その時、腕を引かれ、抱きしめられた。


え・・・・?


「泣くなって・・・・」


耳のそばで聞こえる低い声。


優君の体にすっぽりおさまる私の体。


優君の体温が伝わる。


ドキドキいってる私の心臓。・・破裂しそうだよ。


びっくりしたら涙がぴたっと止まった。




「ほっほんとに・・・・?」

優君の腕の中で小さく言う。

「え?」

「私・・・一緒に居て迷惑じゃない?」

優君のジャージの袖をぎゅっとつかむ。

ダメだ・・こんな事言うことがめんどくさい女だよ・・・


「別に、迷惑じゃねーし。」

言葉は悪いけど、声は優しい。

抱きしめられたまま頭をなでられた。

「ほ、んとに・・・?」

優君の肩に顔をうめたまま言うと。

「しつこい。

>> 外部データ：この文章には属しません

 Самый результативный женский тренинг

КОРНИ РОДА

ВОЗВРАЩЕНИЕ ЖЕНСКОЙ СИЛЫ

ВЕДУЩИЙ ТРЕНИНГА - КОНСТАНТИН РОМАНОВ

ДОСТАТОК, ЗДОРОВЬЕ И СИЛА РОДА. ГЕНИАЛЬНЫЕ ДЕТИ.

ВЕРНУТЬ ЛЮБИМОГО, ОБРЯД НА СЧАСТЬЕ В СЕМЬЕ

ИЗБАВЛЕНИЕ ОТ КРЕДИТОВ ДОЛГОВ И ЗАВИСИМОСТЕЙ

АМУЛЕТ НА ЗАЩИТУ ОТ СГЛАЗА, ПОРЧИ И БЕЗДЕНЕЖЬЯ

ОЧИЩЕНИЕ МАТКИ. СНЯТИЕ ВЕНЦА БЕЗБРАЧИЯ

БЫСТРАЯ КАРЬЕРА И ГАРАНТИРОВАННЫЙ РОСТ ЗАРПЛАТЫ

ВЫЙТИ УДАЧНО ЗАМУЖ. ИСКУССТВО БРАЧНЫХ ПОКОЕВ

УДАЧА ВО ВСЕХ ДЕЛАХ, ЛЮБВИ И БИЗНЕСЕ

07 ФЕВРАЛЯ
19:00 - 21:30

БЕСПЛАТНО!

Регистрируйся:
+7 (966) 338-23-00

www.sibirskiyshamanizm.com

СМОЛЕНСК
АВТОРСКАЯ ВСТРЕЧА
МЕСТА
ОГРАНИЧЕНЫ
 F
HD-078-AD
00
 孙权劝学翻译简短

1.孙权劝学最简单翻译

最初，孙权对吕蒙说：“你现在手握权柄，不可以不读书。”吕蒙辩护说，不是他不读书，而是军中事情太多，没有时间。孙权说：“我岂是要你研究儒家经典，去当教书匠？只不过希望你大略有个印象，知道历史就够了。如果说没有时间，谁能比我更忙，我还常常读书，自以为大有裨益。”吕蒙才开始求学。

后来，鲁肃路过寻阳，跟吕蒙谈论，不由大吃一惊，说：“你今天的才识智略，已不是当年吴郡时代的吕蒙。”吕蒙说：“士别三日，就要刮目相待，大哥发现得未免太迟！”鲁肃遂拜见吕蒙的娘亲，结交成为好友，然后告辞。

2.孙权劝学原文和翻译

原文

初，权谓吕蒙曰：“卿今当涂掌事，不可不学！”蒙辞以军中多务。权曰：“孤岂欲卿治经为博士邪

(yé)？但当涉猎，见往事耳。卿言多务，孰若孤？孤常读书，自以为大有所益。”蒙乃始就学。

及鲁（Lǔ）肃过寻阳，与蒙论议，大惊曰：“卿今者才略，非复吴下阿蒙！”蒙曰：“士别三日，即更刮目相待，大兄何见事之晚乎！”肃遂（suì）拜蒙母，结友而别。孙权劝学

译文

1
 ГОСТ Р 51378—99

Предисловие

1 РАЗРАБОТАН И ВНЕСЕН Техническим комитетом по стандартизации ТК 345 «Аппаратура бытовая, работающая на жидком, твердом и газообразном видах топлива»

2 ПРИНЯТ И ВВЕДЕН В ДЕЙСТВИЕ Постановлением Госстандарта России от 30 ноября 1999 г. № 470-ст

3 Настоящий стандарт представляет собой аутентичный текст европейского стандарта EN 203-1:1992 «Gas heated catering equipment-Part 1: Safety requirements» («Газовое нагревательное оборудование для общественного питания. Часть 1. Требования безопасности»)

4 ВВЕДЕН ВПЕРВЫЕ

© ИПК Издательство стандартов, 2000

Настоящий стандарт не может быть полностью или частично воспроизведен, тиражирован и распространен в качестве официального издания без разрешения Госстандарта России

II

もう言わねー。」

とぶっきらぼうに言われた。


言葉は悪いけど、ずっと頭はなでられたまま。


体温と一緒にやさしさが伝わってくる。


ドキドキは止まらないけど、安心できる。


多分、今沸騰しそうなぐらい顔真っ赤だ。


心臓は爆発しそうなんだけど・・・・・もう少しこのままでいたい。


そう思って優君の袖を握っている手に力を入れた。







しばらく頭をなでていた優君が


「泣きやんだ?」



って腕を離して私の顔を覗き込んだ。